In production, the stored format is Parsoid HTML. The wikitext is not stored anywhere (except for topic titles, where the format is currently plain text but will soon be a minimalistic subset of wikitext based on Linker::formatLinksInComment).

We store content in External Store; there is no corresponding page for the actual HTML content (there are board and topic core pages, but probably not really relevant). Every edit of any Flow content has a UUID.

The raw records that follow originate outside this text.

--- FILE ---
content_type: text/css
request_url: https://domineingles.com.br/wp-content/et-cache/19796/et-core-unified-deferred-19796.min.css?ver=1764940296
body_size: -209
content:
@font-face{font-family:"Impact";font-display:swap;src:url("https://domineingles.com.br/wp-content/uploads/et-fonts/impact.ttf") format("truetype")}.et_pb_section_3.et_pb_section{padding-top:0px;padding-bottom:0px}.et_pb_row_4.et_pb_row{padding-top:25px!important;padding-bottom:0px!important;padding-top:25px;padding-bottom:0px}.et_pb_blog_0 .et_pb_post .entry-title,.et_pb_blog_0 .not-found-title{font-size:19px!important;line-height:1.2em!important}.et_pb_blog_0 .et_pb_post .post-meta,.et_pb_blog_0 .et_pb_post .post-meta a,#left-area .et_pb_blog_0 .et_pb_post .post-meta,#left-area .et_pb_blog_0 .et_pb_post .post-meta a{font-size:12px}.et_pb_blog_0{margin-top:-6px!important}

In T115236#1726500, @Mattflaschen wrote:

@Arlolra is there a version of that URL using transform?

We currently use:

/restbase/local/v1/transform/wikitext/to/html/

I think this is something that RESTBase would have to support since it always splits apart html and data-parsoid and which is what I was suggesting in T115236#1724854

Change 246427 had a related patch set uploaded (by Catrope):
Temporarily disable RESTbase support to avoid data-parsoid issues

https://gerrit.wikimedia.org/r/246427

Change 246427 had a related patch set uploaded (by Catrope):
Temporarily disable RESTbase support to avoid data-parsoid issues

https://gerrit.wikimedia.org/r/246427

This works around the issue by bypassing RESTbase and going through Parsoid directly, but we should still figure out a long-term approach that also supports selser.

Perhaps we could have a pagebundle-like API that gets the stored HTML content for a Flow UUID?

Change 246427 merged by jenkins-bot:
Temporarily disable RESTbase support to avoid data-parsoid issues

https://gerrit.wikimedia.org/r/246427

Alsee added a subscriber: Alsee.Oct 15 2015, 10:33 AM

Change 249026 had a related patch set uploaded (by Mattflaschen):
Temporarily disable RESTbase support to avoid data-parsoid issues

https://gerrit.wikimedia.org/r/249026

Change 249026 merged by jenkins-bot:
Temporarily disable RESTbase support to avoid data-parsoid issues

https://gerrit.wikimedia.org/r/249026

Arlolra moved this task from Backlog to Non-Parsoid Tasks on the Parsoid board.Feb 5 2016, 5:52 AM
J5lx added a subscriber: J5lx.Jul 16 2016, 12:05 PM
GWicke lowered the priority of this task from High to Normal.Oct 12 2016, 5:26 PM
ssastry closed this task as Resolved.Nov 21 2016, 5:49 PM
ssastry claimed this task.

Looks like this issue has been resolved once Flow moved from talking with RESTBase to talking with Parsoid. I am going to close this now. Please open a new ticket if there is anything to be addressed on the Parsoid end.